“A hotel.”
“But why are we here?”
“I make a point to take a vacation every few months. It’s only been a month since my last one, but I could damn well use one right now.”
He lifted his head to stare at her. He’d assumed that this place was somehow related to their hunt for Patros. “You’re not serious.”
“Of course I’m serious. What, you don’t want a rest after everything that’s happened this week?”
“This is a waste of time. We have work to do.” And he would rather be on his way back to Kuda Varai than sitting around in Valtos with Crow.
“Ash and blood, just be quiet and enjoy it. It’s impossible to put you in a half decent mood, isn’t it?”
Vaara took a tight breath, resigned. “How can you afford to stay at a place like this?” he said.
She smiled. “Patros is a bastard and a perpetual thorn in my side, but he’s not poor.”
He could think of only one place in all of Kuda Varai that was even close to this level of luxury. He’d never seen the inside of it. “No one in Kuda Varai lives like this,” he said. He wasn’t sure whether he meant it as a critique or as an expression of envy.
“Then this should be a treat for you. Come, let’s see how the Ardanian elite live. Let’s pretend we’re rich and powerful for a day.”
“You have quite the imagination.”
“It doesn’t take much, in a place like this.” She opened a door with the key the man at the front desk had given her.
Their room was large and stuffed full of an unnecessary amount of furniture. A set of stairs went up to another floor, and another set led down.
Crow dropped her pack in the middle of the floor, then collapsed into a plush chair. She looked as if she intended to remain there for quite some time.
“What are we supposed to do here, exactly?” Vaara asked.
“Nothing. That’s the point. Oh—there’s a private bath downstairs, if you want it.” She closed her eyes, sinking deeper into the chair.
Vaara shook his head in annoyance. Resigned, he went to see what was upstairs.
It was a bedroom, split into two sections. There were two beds. Thank the Goddess.

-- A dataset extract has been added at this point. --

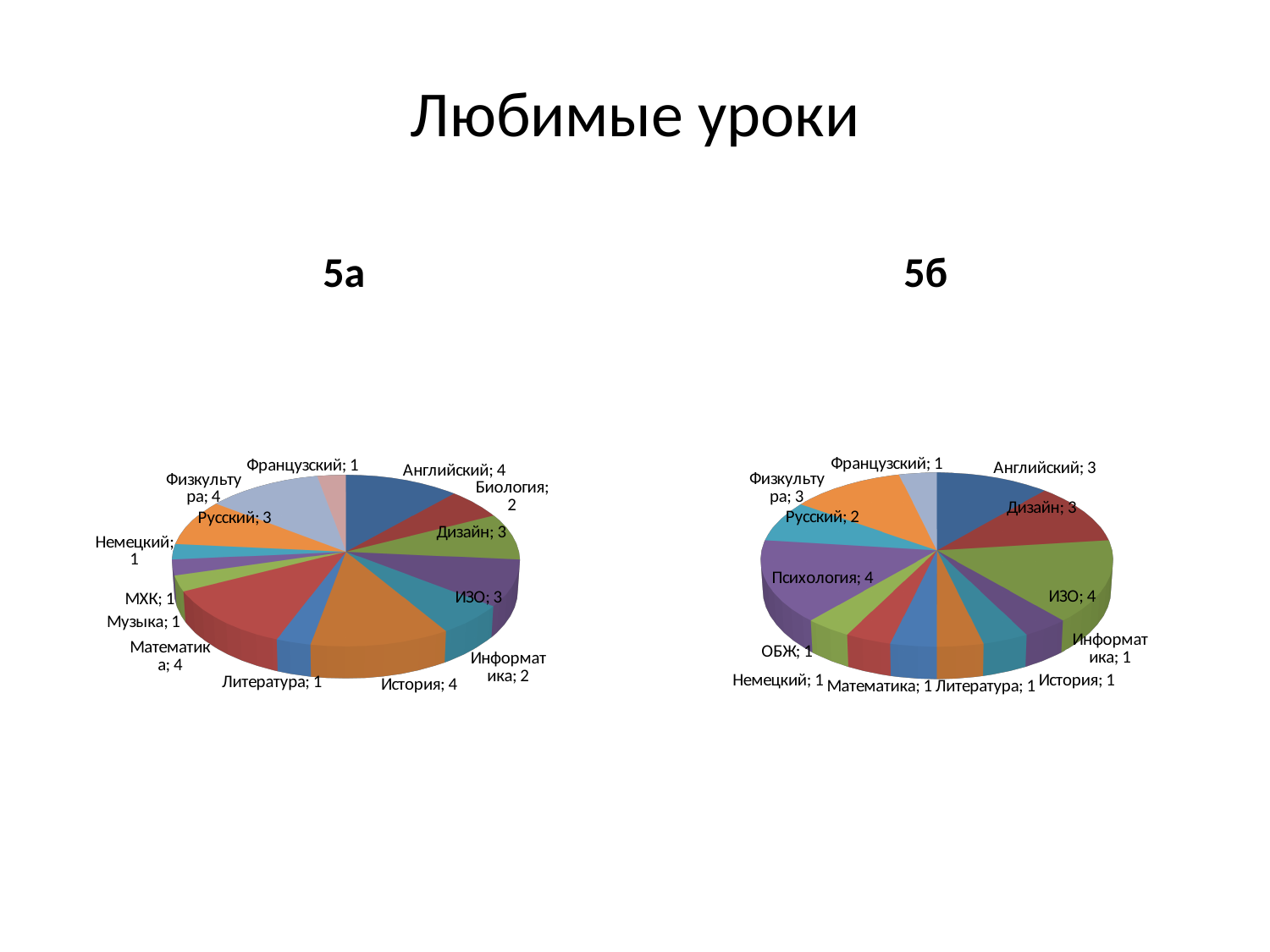
In the 5б chart, what is the value for Психология? 4 What kind of chart is the 5б chart? Pie chart In the 5а chart, what is the value for История? 4 In the 5а chart, what is the value for Биология? 2 In the 5а chart, which is larger, Физкультура or Русский? Физкультура How many categories does the 5б chart show? 13 In the 5б chart, what is the difference between the values for ИЗО and Информатика? 3 In the 5а chart, what is the difference between the values for Математика and Литература? 3 In the 5б chart, which is larger, Английский or История? Английский In the 5б chart, what is the value for Русский? 2 What is the title of the slide? Любимые уроки How many categories does the 5а chart show? 14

He went to the window in the corner of the room. The people walking by outside cast long shadows. The sun was slanting over the city, casting golden light on the stone masonry. He squinted toward the horizon, though it made his eye burn and tear up. The sky was magenta and amber, set ablaze by the setting sun.
At least there were some things that were the same in Ardani as they were in Kuda Varai. Even if everything else—everythingelse—was different.
He’d felt that keenly when they’d first burst through the door of the prison and run onto the grass outside. He’d looked up and seen stars. The night sky. Endless black dotted with flecks and smears of ethereal white and blue and violet.
It had felt like home, for a fleeting, precious moment.
He almost turned to go back downstairs, but something kept him at the window. He leaned against the sill, watching the movement of the city. From this vantage point, hidden in safety with a bird’s eye view, he was almost able to enjoy watching it.
There was something about the place that drew you in and made you want to peer down every alley and side road, to look into windows and through hidden doorways. It felt like he’d walked all over the city already, but he’d really only been to several neighborhoods out of dozens.
He had never been the sort of person who dreamed of travel and adventure. He left those fantasies to the less practical-minded among his peers. But now that he was here, witnessing the intense size and variety of Valtos for himself, he could not deny that there was something about it that begged to be explored and experienced.
He supposed that being locked in a room for a year would awaken anyone’s appreciation for novelty.
He still reveled in every small, seemingly insignificant sensation that had been denied him this past year. The dry heat of a fire. The bitter, earthy taste of hot tea and the scent of bread baking. The blinding brilliance of the sky at sunrise or sunset. The silken warmth of another person’s skin against his own.
He’d taken so many things for granted, before.
There were footsteps on the stairs. He turned as Crow appeared at the top of them. She looked around the room.